Per ciascuna affermazione, di' se concorda con il brano su Merimde: rispondi sì o no e riporta tra virgolette le parole del brano che lo stabiliscono.
(a) Nelle tombe di Merimde sono state trovate armi da guerra.
(b) Le figurine con aspetto umano trovate nelle tombe sono quasi tutte femminili.
(c) Secondo Rowland, l'insediamento arcaico del Delta era più piccolo di quanto si pensasse.

◆ Brano da leggere ◆
* * *

Il corredo funerario, abbastanza modesto, era costituito da vasellame, coltelli di pietra, figurine dal valore apotropaico. Le tombe di Merimde non evidenziano nessuna differenza di classe che faccia pensare a una struttura sociale di tipo gerarchico. Dunque una società apparentemente egalitaria. A parte i coltelli e le punte di freccia, che di certo avevano funzione pratica e cioè servivano alla caccia, non sono state trovate armi belliche. La semplicità delle necropoli è un elemento comune di tutto il Basso Egitto durante il Neolitico.
A quanto pare, queste antichissime comunità agricole e allevatrici di bestiame, probabilmente seminomadi – ciò spiegherebbe la scarsa importanza rivolta alle abitazioni fisse e la scelta di semplici tende o capanne provvisorie a tale scopo – erano fondamentalmente pacifiche. Diversi elementi accomunano le culture di Merimde e Badari. Le figurine dal sembiante umano ritrovate nelle tombe sono quasi tutte femminili; la forma di sepolture e capanne è quella ovale /rotonda.
A tali dati si sono aggiunte ora le recenti informazioni pervenute dall’egittologa Joanne Rowland, che ha intrapreso una campagna di scavo nell’estate 2014 nel sito di Merimde. Secondo Rowland, l’insediamento arcaico del Delta era molto più vasto di quanto si pensasse. Ora il team di Rowland vuole scoprire se i primi abitatori di Merimde, quei cacciatori raccoglitori che precedettero il Neolitico, continuarono a essere presenti anche dopo che i primi gruppi iniziarono la vita sedentaria. Sarà la genetica ad avere l’ultima parola.

* * *

◆ Dati forniti ◆
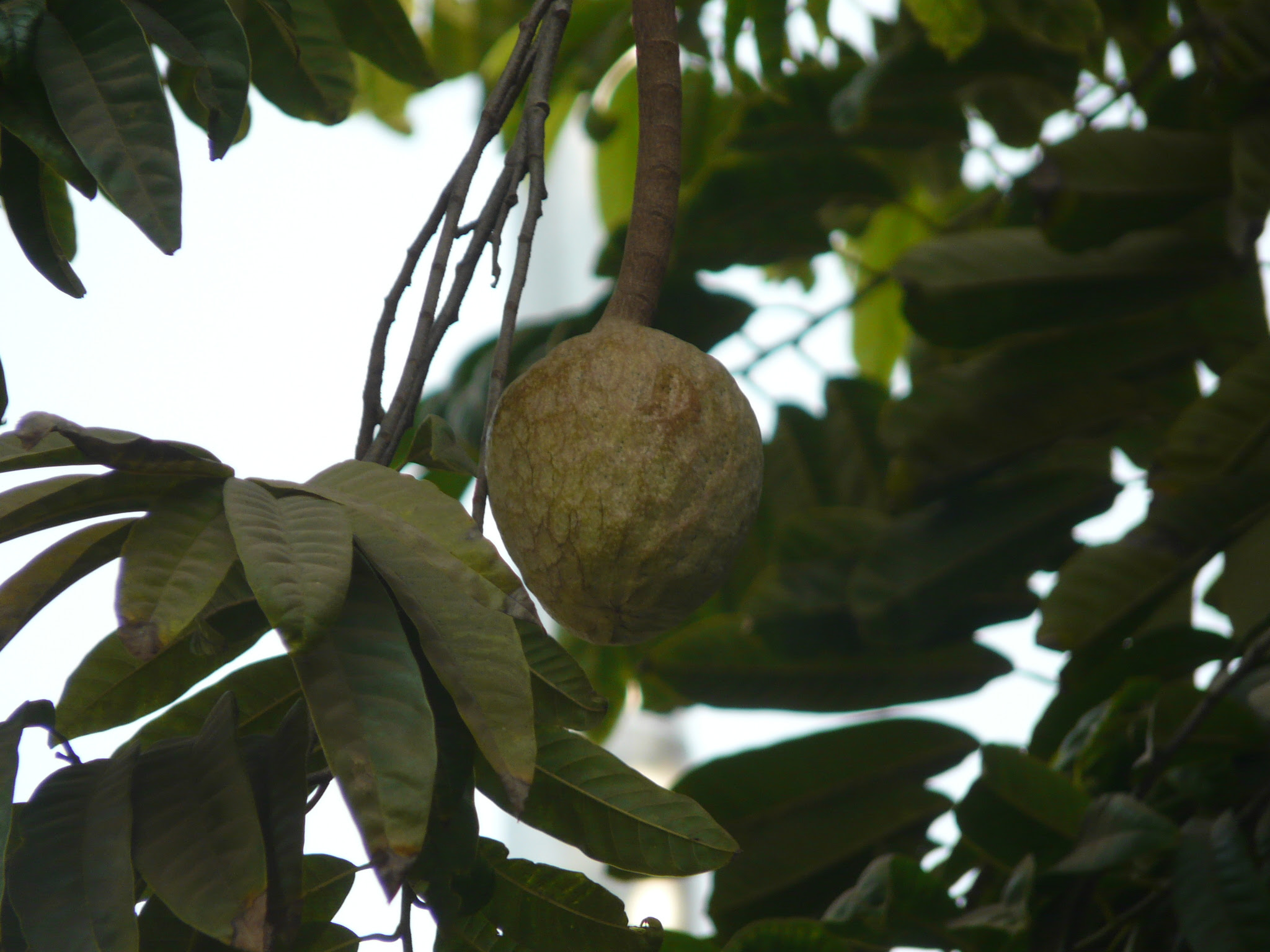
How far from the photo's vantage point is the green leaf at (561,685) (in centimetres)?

* * *

◆ Risposta ◆
(a) No: "non sono state trovate armi belliche".
(b) Sì: "Le figurine dal sembiante umano ritrovate nelle tombe sono quasi tutte femminili".
(c) No: "l’insediamento arcaico del Delta era molto più vasto di quanto si pensasse".